(Stored items from a collection)
※

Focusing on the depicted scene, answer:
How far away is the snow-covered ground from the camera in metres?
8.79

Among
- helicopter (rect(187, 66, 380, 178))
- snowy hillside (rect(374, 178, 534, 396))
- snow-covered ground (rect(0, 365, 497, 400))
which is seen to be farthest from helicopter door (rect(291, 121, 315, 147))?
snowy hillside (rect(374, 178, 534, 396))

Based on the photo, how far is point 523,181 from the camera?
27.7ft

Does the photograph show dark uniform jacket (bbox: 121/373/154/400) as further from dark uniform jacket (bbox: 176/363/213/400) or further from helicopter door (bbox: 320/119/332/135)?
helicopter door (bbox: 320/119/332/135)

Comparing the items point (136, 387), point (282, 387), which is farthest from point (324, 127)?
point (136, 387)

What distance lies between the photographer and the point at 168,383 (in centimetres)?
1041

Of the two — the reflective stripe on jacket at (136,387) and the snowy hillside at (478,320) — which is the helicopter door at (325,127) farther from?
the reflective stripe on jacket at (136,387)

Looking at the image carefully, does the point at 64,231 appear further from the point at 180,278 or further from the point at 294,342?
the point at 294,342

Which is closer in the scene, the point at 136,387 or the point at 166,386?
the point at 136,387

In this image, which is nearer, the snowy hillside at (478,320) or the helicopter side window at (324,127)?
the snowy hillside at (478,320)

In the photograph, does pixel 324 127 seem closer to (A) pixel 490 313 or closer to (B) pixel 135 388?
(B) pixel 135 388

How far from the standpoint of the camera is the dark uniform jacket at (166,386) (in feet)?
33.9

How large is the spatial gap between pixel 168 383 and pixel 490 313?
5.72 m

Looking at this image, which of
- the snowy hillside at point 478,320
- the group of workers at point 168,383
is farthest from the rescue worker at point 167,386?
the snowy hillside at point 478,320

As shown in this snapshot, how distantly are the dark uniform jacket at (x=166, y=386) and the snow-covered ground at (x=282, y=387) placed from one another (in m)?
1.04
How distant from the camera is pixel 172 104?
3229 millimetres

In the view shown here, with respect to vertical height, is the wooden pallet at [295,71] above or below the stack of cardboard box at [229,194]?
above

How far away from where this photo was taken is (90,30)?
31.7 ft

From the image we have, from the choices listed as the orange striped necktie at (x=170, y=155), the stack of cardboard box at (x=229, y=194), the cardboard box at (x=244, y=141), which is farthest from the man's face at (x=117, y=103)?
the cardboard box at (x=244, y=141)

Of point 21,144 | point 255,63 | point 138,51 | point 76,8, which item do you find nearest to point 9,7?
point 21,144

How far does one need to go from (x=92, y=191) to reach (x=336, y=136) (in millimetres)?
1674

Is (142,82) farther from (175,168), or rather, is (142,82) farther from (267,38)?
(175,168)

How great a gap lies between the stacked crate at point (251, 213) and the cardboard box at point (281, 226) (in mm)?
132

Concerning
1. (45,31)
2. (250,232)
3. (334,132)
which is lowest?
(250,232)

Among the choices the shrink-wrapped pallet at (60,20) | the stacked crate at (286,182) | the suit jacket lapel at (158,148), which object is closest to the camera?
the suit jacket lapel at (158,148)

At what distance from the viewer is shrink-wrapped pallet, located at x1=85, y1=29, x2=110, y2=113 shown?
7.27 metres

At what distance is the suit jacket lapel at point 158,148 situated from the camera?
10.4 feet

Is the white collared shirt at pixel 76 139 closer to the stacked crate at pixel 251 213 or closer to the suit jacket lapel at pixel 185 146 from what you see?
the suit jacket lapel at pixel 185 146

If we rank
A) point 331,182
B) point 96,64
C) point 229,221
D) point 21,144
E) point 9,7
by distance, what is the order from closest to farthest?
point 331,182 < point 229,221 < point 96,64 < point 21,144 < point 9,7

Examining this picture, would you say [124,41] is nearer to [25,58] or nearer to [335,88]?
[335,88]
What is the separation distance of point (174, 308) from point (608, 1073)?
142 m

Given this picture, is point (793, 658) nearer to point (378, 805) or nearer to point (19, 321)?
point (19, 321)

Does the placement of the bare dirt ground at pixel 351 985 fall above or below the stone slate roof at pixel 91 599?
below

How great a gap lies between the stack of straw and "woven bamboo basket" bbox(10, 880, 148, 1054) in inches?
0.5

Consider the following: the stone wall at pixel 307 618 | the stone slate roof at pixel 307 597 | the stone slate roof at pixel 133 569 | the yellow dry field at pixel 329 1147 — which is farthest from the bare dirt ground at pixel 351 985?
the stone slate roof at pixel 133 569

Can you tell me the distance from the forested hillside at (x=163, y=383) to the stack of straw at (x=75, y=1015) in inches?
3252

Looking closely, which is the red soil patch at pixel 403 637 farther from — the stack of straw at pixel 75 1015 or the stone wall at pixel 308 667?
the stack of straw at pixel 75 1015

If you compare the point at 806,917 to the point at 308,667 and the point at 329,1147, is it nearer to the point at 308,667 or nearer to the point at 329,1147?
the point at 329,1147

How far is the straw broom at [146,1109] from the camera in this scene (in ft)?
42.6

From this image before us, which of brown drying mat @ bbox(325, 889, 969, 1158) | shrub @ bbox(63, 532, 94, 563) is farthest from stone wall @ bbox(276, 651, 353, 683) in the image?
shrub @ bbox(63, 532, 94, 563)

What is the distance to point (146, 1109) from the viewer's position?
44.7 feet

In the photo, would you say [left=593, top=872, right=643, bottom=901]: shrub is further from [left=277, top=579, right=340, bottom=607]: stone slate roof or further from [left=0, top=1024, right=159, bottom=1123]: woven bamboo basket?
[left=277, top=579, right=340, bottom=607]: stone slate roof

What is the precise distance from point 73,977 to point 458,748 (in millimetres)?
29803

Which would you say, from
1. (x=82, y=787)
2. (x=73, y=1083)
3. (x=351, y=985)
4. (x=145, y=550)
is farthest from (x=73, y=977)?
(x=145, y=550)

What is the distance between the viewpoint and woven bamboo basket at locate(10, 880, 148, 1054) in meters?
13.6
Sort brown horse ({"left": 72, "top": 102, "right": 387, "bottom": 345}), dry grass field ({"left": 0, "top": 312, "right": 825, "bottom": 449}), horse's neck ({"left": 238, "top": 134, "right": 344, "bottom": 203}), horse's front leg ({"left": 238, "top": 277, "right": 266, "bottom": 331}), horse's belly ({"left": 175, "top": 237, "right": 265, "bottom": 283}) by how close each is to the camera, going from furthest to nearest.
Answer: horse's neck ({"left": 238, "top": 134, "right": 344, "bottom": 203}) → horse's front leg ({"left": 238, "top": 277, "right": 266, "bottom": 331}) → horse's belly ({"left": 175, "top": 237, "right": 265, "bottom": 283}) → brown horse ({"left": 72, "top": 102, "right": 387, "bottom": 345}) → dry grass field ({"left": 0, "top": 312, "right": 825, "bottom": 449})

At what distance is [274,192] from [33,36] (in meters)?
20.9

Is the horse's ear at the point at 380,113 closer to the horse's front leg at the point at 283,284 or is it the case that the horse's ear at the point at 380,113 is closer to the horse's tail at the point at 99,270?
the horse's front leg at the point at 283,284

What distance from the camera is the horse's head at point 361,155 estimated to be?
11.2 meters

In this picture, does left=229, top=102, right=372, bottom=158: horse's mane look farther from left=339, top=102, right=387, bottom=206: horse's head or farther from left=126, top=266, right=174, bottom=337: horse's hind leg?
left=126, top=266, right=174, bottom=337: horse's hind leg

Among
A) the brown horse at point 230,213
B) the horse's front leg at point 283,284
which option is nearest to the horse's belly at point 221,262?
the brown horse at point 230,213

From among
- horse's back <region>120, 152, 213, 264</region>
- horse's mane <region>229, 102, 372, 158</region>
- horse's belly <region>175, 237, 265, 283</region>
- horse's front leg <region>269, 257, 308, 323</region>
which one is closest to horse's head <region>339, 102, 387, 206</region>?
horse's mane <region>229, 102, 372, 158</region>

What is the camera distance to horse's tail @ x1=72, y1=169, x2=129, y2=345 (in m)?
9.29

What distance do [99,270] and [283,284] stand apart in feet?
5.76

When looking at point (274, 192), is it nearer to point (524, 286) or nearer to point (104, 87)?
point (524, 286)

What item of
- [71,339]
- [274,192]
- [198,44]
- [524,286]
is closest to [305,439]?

※

Repeat only the stretch of lines that begins at the line containing "What is the camera" and ends at the last line above, both included.

» **TASK OUTPUT**
What is the camera distance to horse's tail @ x1=72, y1=169, x2=129, y2=345 (in m)?
9.29

What distance do [99,270] and [283,284] stand apart in feet?
5.76

When looking at point (274, 192), is it nearer to point (524, 286) or nearer to point (104, 87)?
point (524, 286)

What item of
- [71,339]
- [274,192]
- [198,44]
- [524,286]
is closest to [305,439]?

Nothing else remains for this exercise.